WHAT YOU ARE ASKED TO DO → Can you extend the article below on the New Acropolis Museum and its effect on Athens, continuing after its final sentence?
----- QUOTED PASSAGE -----
April 21, 2009
How will the New Acropolis Museum affect Athens
This article looks at the effects that the New Acropolis Museum will have on the area surrounding it – & why some Athenians are pleased with it while others are not.
From:
Financial Times
Acropolis now
By Kerin Hope
Published: April 18 2009 01:10 | Last updated: April 18 2009 01:10Lights blaze after dark in the glass-and-concrete galleries of the new museum at the foot of the Acropolis hill as curators work overtime to prepare for its long-awaited opening on June 20.
Architect Bernard Tschumi’s pared-down rectangular block, with a top-floor space for the Parthenon frieze that mirrors the dimensions and orientation of the famous classical temple, is already an Athens landmark. About 1m tourists are expected to pass through its doors every year but the Swiss-born Tschumi and his Greek associate Michael Photiadis are keen for the new Acropolis museum to attract local residents too. Along with an unparalleled collection of ancient sculpture, it offers cafés with a spectacular view, a bookshop, an auditorium and space for temporary exhibitions.
Yet the building divides Athenians. Many people are shocked by the contrast its gleaming bulk makes with the austere neo-classical mansions along neighbouring Dionysiou Areopagitou street. On the other hand, the museum’s presence, along with a pedestrian walkway curving around the base of the rocky hill, is accelerating the gentrification of rundown city neighbourhoods to the west and north.Katerina Samaropoulou, an Athens estate agent who specialises in properties with a view of the Acropolis, says prices in the historic centre have risen 40 per cent in the past four years. “They’ve flattened this year but haven’t come down,” she says.
The buyers are mostly Greeks who have lived abroad and a few foreigners who like the idea of living near one of Europe’s great architectural monuments.
Strict planning regulations limit buildings in the historic centre to three or four stories, rising to seven or eight in the rest of the capital. At the same time, the pollution haze that used to blanket central Athens in still weather has gone, thanks to the arrival of natural gas for heating and better public transport. As a result, the 2,500-year-old Acropolis temples – the Parthenon and two smaller relics – are clearly visible from a distance amid a landscape of sprawling white concrete blocks.
“Proximity certainly pushes up prices. But there’s no perfect Acropolis view. It’s a matter of individual choice,” Samaropoulou says.
On Dionysiou Areopagitou, traditionally the home of wealthy lovers of antiquity, the columns of the Parthenon’s south side loom above marble balconies, close enough to spot the scars made by cannon-balls fired in a 17th-century Venetian siege. But only part of the temple is on display and many think it is the neighbourhoods slightly further away that offer better perspective.
Renee Pappas, a New York public relations consultant, bought a first-floor, 80 sq m flat in the Plaka district 15 years ago opposite the Agora, the city’s ancient marketplace. Her view includes a clump of pines across the street, leading up to a jumble of columns etched against the skyline on the north side of the hill.
“It was an unfashionable street at the time – there were junk shops and hookers at night – but I wanted an unobstructed view of the ruins, not just the temples but the Agora, where so much politics and philosophy happened,” she says. “With the trees and the lighting at night, it’s magic.”
----- STORED DATA -----
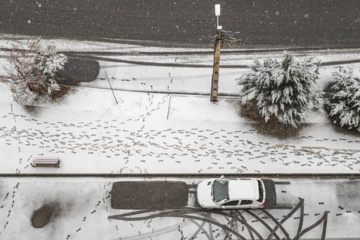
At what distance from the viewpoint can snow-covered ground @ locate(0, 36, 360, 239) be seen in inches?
580

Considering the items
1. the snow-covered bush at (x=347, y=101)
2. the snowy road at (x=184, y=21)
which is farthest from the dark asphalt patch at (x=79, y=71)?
the snow-covered bush at (x=347, y=101)

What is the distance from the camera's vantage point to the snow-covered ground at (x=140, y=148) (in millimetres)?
14742

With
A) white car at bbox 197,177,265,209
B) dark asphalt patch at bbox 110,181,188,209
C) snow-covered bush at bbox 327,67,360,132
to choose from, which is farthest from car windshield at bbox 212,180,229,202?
snow-covered bush at bbox 327,67,360,132

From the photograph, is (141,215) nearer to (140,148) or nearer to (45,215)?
(140,148)

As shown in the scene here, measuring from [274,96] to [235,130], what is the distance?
A: 9.78 ft

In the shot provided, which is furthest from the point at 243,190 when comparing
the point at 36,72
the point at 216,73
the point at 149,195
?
the point at 36,72

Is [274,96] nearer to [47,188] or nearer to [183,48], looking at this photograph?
[183,48]

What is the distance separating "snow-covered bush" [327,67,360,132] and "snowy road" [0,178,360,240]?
3.18 metres

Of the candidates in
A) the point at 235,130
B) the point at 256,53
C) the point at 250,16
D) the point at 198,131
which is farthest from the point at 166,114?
the point at 250,16

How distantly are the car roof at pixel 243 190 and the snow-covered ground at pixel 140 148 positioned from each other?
1338mm

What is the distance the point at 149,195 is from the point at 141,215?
39.5 inches

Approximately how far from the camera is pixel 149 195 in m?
15.2

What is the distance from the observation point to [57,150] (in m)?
15.9

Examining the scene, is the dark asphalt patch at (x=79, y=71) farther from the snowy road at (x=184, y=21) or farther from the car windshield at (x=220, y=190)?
the car windshield at (x=220, y=190)
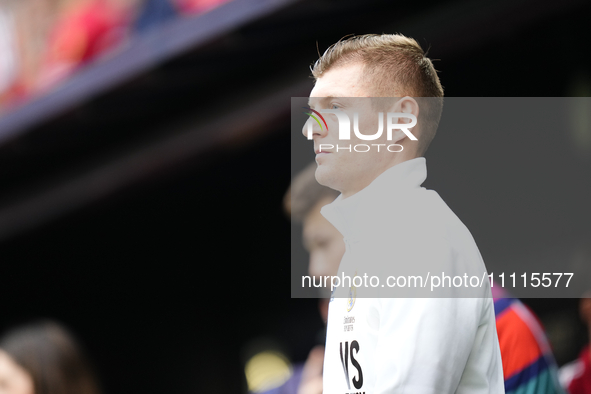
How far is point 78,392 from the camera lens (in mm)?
1551

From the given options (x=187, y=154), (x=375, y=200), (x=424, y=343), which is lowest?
(x=424, y=343)

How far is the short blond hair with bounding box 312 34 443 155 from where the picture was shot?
1.29m

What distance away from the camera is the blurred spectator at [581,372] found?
2.10 metres

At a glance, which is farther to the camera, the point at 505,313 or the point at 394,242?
the point at 505,313

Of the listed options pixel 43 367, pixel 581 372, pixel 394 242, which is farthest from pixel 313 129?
pixel 581 372

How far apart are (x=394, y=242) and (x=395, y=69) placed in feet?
1.21

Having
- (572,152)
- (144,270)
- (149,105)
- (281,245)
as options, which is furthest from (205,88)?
(572,152)

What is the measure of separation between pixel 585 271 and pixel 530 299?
391 mm

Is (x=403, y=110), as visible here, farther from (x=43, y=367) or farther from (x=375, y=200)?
(x=43, y=367)

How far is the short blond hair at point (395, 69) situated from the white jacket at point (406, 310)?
0.36ft

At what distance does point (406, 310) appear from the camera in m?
1.04

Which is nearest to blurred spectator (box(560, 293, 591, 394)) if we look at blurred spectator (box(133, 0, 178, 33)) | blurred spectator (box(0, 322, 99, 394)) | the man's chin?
the man's chin

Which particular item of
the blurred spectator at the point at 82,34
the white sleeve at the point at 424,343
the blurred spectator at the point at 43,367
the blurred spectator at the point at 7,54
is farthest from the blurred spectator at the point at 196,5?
the white sleeve at the point at 424,343

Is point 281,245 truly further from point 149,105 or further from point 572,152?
point 149,105
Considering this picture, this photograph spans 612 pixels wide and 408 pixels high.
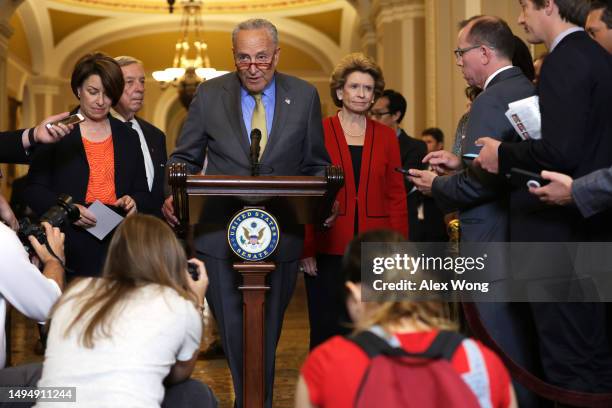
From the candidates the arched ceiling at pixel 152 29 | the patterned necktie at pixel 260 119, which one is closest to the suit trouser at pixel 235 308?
the patterned necktie at pixel 260 119

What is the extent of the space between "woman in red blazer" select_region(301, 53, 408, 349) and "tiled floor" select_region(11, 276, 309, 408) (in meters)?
0.61

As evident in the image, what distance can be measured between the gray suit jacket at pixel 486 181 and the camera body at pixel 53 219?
53.8 inches

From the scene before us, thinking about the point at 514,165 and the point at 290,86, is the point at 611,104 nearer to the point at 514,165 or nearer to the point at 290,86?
the point at 514,165

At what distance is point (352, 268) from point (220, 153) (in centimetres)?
147

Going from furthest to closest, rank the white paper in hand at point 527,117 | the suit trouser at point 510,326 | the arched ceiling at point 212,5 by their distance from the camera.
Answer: the arched ceiling at point 212,5 < the suit trouser at point 510,326 < the white paper in hand at point 527,117

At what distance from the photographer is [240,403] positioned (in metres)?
3.14

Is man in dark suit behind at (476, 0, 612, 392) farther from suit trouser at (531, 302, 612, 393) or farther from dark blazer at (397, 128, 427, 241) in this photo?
dark blazer at (397, 128, 427, 241)

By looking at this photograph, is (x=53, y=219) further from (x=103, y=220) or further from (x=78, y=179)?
(x=78, y=179)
-----
TASK RESULT →
In Thission, a lively residential district west of the Acropolis, former Wall Street-er Christos Kavathas has meanwhile completed an ambitious seven-year project to build a modern house on a site squeezed between two neo-classical buildings. The project required patience; it took several years to obtain permits from planning authorities and the Greek state archaeological service and there were delays when a section of Roman wall, painted with a delicate plant design – a feature he was legally required to preserve and display – was unearthed while digging foundations.
But Kavathas has been rewarded with a classic view. From his roof-top deck, planted with olive trees, citrus and a miniature herb garden, he sees the Propylaia, the monumental gateway to the Acropolis framing the Parthenon’s west front and the small temple of Nike, shrouded in scaffolding.
“Friends tried to discourage me from buying because of the risk of finding really valuable antiquities, [which] would have meant compulsory expropriation and no house. [But] I was lucky,” Kavathas says.
Demand for high-end properties around the Acropolis has slowed but not disappeared since the economic crisis, according to Stathis Triphyllis, an Athens-based entrepreneur who bought and restored a four-storey neo-classical mansion in Thission, using Italian craftsmen to repair its elaborate frescoes. Built by an early 20th-century architect as his family home, the house has a formal roof garden with a broad marble balustrade setting off a three-quarter view of the Parthenon against a hazy backdrop of mountains – the one that would have greeted travellers in antiquity as they made their way to Athens from the port of Piraeus. The asking price is €10m.
“That architect picked a site that to my mind is the best possible Acropolis view,” Triphyllis says. His office, in a renovated factory building in Kerameikos, a former industrial area near the ancient potters’ quarter of Athens, has a similar outlook but from further away.
Other buyers prefer to see the Acropolis from the east, a vista that silhouettes the temples against the sunset or, on a clear day, against the blue of the Saronic Gulf. And there are several large-scale renovation and new-build projects to suit them.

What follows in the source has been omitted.